MEMIKIRKAN yang terburuk dalam setiap situasi dapat berdampak pada kesehatan jiwa. Bagaimana caranya menghentikan spiral pikiran toksik ini?
Bayangkan Anda melamar pekerjaan impian, dan sekarang Anda telah dipilih untuk wawancara putaran kedua.
Apakah Anda merayakan kemajuan Anda sejauh ini, dan mulai mempersiapkan diri untuk tantangan baru? Atau apakah Anda membayangkan penolakan, merasa cemas tentang apa yang akan terjadi pada harga diri Anda?
"Kalau saya gagal dalam wawancara ini, saya pecundang total," Anda berkata pada diri sendiri.
Atau barangkali Anda sedang menunggu balasan pesan dari teman. Ketika Anda tidak segera menerima tanggapan, Anda mulai membayangkan apakah Anda telah menyinggung orang tersebut — tanpa mempertimbangkan kemungkinan bahwa mereka sekadar sedang sibuk dengan tugas lain.
Atau mungkin peristiwa geopolitik yang menjadi perhatian Anda. Anda menghabiskan berjam-jam, setiap malam, memikirkan ancaman perang nuklir, kemunculan virus mematikan lagi, atau kemungkinan resesi ekonomi.
Kehancuran yang dapat ditimbulkan bencana-bencana tersebut Anda dan orang-orang terkasih Anda terus terbayang di benak Anda.

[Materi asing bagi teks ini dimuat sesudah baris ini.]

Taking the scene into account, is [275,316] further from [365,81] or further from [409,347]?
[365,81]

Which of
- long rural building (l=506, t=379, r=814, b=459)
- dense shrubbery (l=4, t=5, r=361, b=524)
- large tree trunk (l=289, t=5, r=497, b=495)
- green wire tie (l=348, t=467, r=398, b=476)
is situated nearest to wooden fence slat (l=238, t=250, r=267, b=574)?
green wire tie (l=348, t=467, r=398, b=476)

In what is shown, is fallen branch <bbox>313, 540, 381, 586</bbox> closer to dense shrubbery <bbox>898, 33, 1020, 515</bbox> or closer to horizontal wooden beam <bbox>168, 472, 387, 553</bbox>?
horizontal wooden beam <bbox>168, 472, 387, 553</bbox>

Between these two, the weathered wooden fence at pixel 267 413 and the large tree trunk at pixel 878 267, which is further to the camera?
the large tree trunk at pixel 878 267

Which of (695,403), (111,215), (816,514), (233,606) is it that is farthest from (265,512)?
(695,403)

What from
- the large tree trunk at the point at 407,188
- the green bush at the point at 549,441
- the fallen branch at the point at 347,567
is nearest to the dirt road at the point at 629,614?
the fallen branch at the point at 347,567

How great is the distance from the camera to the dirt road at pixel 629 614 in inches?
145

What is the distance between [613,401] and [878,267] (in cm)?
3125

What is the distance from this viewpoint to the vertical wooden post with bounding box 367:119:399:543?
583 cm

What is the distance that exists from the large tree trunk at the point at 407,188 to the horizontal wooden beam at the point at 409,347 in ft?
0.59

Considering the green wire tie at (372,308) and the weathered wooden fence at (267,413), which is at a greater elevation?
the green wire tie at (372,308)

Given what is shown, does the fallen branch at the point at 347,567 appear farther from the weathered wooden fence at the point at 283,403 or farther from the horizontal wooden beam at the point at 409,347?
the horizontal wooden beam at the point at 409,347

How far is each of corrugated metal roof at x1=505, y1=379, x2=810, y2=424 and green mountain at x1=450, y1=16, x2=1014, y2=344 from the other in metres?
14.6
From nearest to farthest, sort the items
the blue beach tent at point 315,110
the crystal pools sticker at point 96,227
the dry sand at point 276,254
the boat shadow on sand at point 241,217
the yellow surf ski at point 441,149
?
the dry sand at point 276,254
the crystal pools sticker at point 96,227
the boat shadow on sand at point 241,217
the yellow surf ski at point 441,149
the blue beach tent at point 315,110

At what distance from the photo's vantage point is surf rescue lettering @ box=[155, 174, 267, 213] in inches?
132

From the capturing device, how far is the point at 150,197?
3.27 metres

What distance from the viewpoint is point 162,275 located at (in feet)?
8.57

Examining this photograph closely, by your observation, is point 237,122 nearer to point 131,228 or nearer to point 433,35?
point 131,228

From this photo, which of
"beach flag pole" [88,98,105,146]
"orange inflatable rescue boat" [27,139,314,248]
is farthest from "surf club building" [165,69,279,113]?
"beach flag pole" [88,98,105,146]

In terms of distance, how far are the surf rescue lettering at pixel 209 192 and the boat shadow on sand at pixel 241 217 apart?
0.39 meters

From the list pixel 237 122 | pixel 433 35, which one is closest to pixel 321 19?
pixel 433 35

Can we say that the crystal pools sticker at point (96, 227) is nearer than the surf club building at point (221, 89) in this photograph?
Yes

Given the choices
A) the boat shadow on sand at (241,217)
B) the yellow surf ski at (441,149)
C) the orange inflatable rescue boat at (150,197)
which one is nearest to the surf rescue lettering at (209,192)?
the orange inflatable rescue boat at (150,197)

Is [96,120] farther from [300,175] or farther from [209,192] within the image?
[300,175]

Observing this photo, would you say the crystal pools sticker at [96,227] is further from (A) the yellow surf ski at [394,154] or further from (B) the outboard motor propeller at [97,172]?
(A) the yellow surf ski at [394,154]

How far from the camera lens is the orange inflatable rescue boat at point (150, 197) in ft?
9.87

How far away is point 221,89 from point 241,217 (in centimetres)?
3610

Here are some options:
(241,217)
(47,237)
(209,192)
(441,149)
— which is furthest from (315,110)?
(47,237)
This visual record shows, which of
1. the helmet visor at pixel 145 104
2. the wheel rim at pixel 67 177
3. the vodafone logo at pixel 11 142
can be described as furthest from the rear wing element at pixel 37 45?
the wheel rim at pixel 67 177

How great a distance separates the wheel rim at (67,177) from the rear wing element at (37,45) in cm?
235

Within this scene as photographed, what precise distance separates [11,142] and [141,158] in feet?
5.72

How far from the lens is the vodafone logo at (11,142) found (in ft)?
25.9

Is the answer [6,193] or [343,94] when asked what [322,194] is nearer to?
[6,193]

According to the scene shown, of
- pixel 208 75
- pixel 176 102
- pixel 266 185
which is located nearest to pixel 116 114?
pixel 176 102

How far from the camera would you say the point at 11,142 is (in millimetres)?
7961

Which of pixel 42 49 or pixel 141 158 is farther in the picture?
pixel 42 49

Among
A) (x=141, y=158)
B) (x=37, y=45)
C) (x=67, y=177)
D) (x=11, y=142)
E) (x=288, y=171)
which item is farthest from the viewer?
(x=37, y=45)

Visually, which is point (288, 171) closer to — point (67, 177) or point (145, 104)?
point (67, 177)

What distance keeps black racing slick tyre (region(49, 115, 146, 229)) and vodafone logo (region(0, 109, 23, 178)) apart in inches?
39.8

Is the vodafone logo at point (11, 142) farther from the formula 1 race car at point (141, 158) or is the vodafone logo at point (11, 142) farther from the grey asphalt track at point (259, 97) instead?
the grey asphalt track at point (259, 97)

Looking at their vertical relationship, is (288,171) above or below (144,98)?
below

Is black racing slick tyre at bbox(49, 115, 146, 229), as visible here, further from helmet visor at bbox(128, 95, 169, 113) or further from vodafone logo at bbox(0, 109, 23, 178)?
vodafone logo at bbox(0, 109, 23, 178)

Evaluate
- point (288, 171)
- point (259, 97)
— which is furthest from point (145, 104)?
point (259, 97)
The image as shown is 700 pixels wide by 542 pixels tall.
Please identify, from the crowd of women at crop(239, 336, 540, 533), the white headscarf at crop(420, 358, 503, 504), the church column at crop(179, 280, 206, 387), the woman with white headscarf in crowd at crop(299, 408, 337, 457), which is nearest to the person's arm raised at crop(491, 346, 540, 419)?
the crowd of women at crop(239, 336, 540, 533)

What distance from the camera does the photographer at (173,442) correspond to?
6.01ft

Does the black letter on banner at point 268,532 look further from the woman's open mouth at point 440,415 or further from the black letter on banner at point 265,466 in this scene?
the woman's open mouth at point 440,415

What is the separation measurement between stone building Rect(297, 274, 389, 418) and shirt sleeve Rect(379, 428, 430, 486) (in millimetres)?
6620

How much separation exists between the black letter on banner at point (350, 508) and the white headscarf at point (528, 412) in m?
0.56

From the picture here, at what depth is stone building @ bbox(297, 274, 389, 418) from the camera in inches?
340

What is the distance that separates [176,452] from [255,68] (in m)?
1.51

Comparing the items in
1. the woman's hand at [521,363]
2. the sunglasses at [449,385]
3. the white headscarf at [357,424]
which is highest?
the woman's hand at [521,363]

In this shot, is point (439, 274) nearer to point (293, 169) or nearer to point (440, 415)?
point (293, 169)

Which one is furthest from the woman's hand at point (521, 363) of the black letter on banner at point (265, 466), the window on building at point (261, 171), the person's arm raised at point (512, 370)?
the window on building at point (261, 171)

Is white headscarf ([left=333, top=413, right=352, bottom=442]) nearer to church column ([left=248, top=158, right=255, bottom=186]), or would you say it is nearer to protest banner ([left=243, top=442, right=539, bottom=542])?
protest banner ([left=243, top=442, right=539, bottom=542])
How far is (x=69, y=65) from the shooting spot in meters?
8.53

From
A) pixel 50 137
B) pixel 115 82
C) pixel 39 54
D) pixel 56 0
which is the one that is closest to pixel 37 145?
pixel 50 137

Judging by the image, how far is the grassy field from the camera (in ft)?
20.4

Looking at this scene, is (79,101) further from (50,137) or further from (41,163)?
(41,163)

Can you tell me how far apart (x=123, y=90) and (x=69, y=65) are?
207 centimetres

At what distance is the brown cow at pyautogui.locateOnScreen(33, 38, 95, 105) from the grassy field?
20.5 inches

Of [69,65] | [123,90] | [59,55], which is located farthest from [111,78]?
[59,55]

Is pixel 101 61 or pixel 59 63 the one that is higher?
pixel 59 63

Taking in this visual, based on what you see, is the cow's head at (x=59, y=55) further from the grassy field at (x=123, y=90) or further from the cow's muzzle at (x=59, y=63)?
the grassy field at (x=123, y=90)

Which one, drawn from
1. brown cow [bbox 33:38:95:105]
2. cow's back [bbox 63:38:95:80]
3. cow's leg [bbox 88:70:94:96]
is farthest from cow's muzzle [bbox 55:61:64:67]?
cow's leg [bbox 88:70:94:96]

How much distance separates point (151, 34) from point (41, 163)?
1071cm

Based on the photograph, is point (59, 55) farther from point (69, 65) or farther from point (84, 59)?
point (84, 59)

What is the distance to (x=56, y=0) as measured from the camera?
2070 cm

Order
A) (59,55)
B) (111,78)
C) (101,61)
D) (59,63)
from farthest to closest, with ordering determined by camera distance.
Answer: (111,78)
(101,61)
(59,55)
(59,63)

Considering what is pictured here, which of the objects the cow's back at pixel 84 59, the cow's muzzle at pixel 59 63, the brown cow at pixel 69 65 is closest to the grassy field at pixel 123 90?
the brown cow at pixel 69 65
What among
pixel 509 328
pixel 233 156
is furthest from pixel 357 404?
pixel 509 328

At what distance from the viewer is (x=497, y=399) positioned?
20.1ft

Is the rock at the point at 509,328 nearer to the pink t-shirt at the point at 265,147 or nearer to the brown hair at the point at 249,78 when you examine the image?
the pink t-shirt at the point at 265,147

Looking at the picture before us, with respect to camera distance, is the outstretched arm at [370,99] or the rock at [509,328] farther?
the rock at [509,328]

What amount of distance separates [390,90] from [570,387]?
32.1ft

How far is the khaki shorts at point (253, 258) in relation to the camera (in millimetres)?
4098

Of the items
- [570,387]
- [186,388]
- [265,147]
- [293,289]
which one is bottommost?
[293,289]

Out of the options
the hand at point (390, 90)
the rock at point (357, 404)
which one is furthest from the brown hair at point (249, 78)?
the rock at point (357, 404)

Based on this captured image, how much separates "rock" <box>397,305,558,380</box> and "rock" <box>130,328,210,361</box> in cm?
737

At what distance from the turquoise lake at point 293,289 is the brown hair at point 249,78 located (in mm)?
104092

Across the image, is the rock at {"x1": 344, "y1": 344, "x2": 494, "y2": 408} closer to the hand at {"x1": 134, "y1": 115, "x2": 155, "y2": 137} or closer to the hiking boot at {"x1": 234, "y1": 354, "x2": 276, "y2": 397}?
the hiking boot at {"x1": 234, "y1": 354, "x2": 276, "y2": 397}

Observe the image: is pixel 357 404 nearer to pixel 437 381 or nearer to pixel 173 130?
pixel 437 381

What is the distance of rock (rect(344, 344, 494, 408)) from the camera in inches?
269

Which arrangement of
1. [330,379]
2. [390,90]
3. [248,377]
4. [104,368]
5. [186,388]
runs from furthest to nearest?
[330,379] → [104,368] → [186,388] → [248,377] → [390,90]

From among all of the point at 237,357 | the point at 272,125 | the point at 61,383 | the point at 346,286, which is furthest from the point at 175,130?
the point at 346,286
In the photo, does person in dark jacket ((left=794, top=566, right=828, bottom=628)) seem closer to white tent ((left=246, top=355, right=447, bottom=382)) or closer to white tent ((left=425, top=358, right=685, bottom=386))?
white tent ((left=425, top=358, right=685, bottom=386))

Jika salah satu dari situasi ini terasa familier, maka kemungkinan Anda rentan terhadap pola pikir katastrofik, yaitu kebiasaan melebih-lebihkan kemungkinan terjadinya sesuatu yang buruk, dan membesar-besarkan potensi konsekuensi negatif dari skenario tersebut.
"Ini adalah cara berpikir yang cenderung ke arah negatif, yang meningkatkan intensitas emosi ke level yang sulit untuk diatasi, dan dalam beberapa kasus tidak bisa ditahan," jelas Dr Patrick Keelan, seorang psikolog dan terapis profesional di Alberta, Kanada.
Banyak penelitian menunjukkan bahwa cara berpikir katastrofik dapat menimbulkan ancaman serius bagi kesehatan mental, dan juga dapat memperkuat perasaan tertekan yang menyertai kondisi-kondisi seperti nyeri kronis.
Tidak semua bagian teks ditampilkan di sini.